I suspect that a restless journey following God into uncomfortable situations may be lead to the place of rest! Jesus calls us to ‘follow’ Him and that certainly calls us to a journey. In doing so He promises we will find rest for our souls. How can I follow Him and eschew the journey? How can I follow Him and cling to the familiar? How I can find comfort in my familiar life and ignore the wild Messiah who offers me the Comforter.
Saints throughout the ages have expressed this Christian life as a journey. People from Anthony to Bunyon call us into this very trip. I wonder at my slowness and I am grateful for His patience! I am glad to have a physical adventure as a sacrament pointing me toward the real adventure, the spiritual adventure of following an untamed Saviour.
. Each year like a migrating bird I long for home.
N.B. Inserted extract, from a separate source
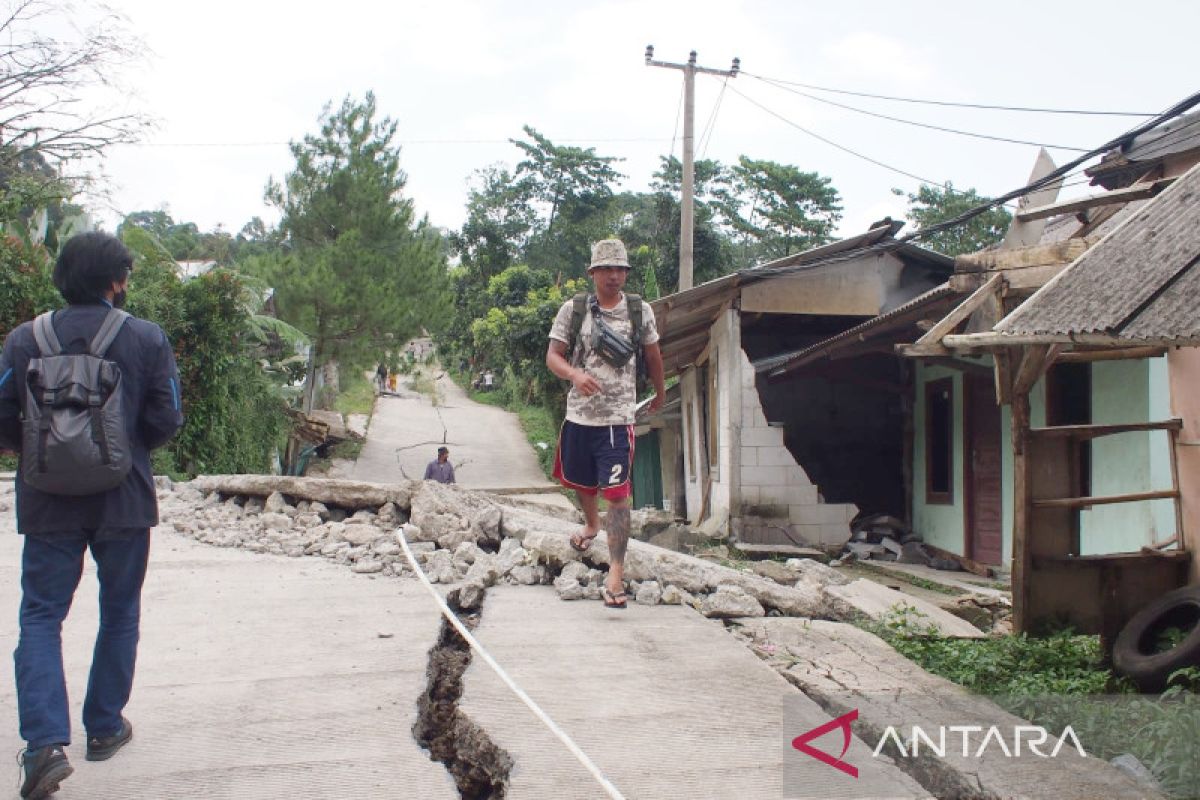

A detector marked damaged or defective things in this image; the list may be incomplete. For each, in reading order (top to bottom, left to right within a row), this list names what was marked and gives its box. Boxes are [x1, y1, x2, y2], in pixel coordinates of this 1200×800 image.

As the date drew nearer for our Threshold National Gathering the longing in me grew. I wanted to get “home” to my family, this odd group of Threshold Evangelists from across the country. This is the group where I find understanding and unconditional support. We laugh and cry and eat and learn together. It is utterly refreshing!
Oddly enough while here at the Gathering I felt a bout of home sickness for my family back in New Brunswick. Linda and I are enjoying our time away but we left our son and daughter-in-law in poor health and we wish we could be with them. Our daughter and son-in-law are sharing in ministry for the first time this week. They are rightly excited about this and we wish we could be there to experience this time. Our Street Hope Community, we know, is missing us and we wish we could be with them. The Pregnancy Centre is holding its Walk For Life and Linda especially wishes she could be there.We are home sick for Saint John!
Yesterday was the anniversary of the birth of our first son, Jamie and I felt a terrible homesickness. I long to see him and be with him. As I went through the gamut of those emotions I thought about others who have “gone before’: my dad, Al Knight, Capt. T. (the list goes on and on) and I ached for Heaven!
I realized anew that I am not at home here and that I will be restless until I find my rest in Him. This homesickness is built into each of us. It is part of being made in God’s image that we are made for eternity with Him.While I feel (sometimes very keenly) this homesickness I realize that it is a universal feeling. In light of this thought the idea of “people being lost” makes more sense to me. I have sometimes been uncomfortable with that phrase but now I see its truth . We all long for that home! (I probably still will not use the phrase very often.)
I am glad that there is an end to my journey. In the short-term I will return to Saint John. I will see our kids and share in their joys and sufferings. I will be re-united with my friends of Street Hope and do the same with them. I will see Jamie and Dad and others one day. In the meantime I can imagine and I can hope and anticipate! These activities may be somewhat bitter-sweet but they add savour to my life.
This , admittedly melancholy feeling of homesickness gives me fresh motivation to share the hope that our homesick and weary hearts can find a home through relationship with Jesus. He has gone to prepare a place for us. I hope to see you there!